Material shown START

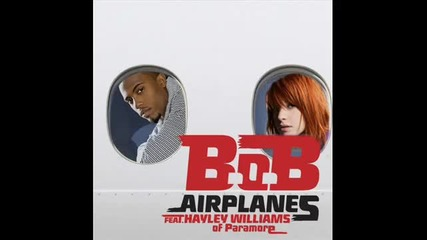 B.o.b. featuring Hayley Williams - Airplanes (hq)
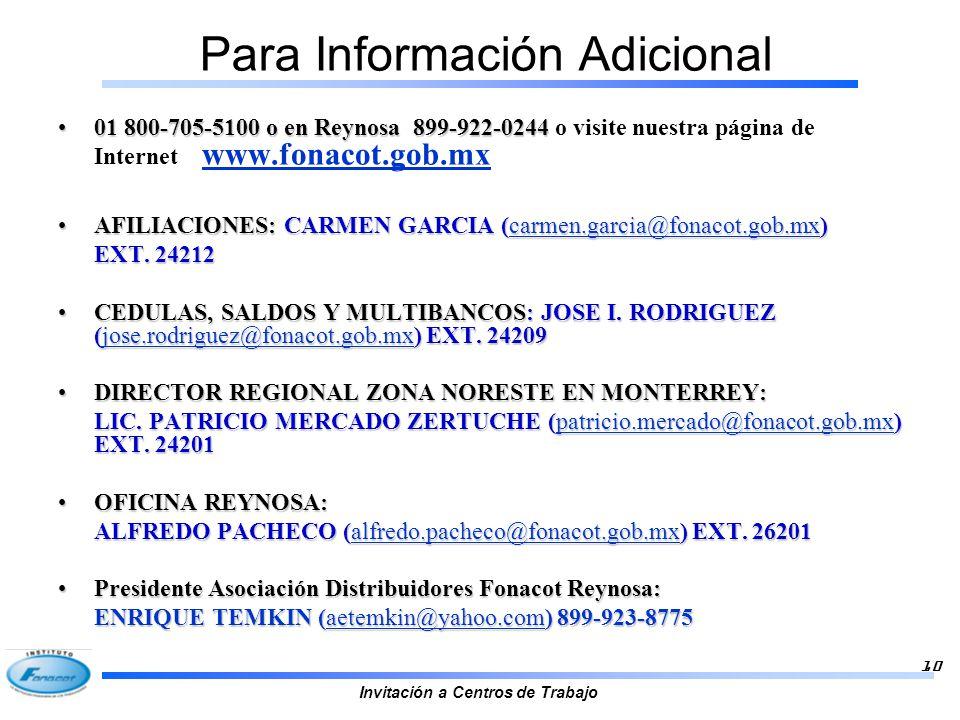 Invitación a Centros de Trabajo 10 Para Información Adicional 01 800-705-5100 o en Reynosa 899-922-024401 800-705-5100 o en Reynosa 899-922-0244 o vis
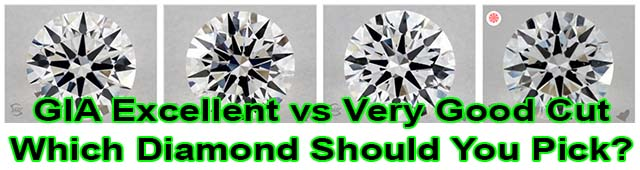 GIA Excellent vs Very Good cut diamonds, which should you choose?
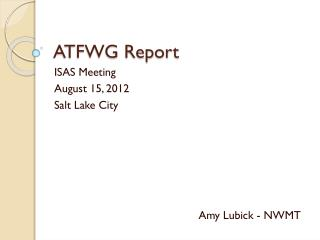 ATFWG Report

Material shown END
Material shown START

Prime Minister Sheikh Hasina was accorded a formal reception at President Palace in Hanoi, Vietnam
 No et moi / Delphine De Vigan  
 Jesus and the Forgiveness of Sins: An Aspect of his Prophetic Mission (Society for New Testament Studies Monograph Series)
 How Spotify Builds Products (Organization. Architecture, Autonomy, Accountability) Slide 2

Material shown END

What the task requires =>
Respond with the exact lines above running from the one containing "B.o.b. featuring Hayley" to the one containing "ATFWG Report", both ends kept and no pictures included.

Result below =>
 B.o.b. featuring Hayley Williams - Airplanes (hq)
 Invitación a Centros de Trabajo 10 Para Información Adicional 01 800-705-5100 o en Reynosa 899-922-024401 800-705-5100 o en Reynosa 899-922-0244 o vis
 GIA Excellent vs Very Good cut diamonds, which should you choose?
 ATFWG Report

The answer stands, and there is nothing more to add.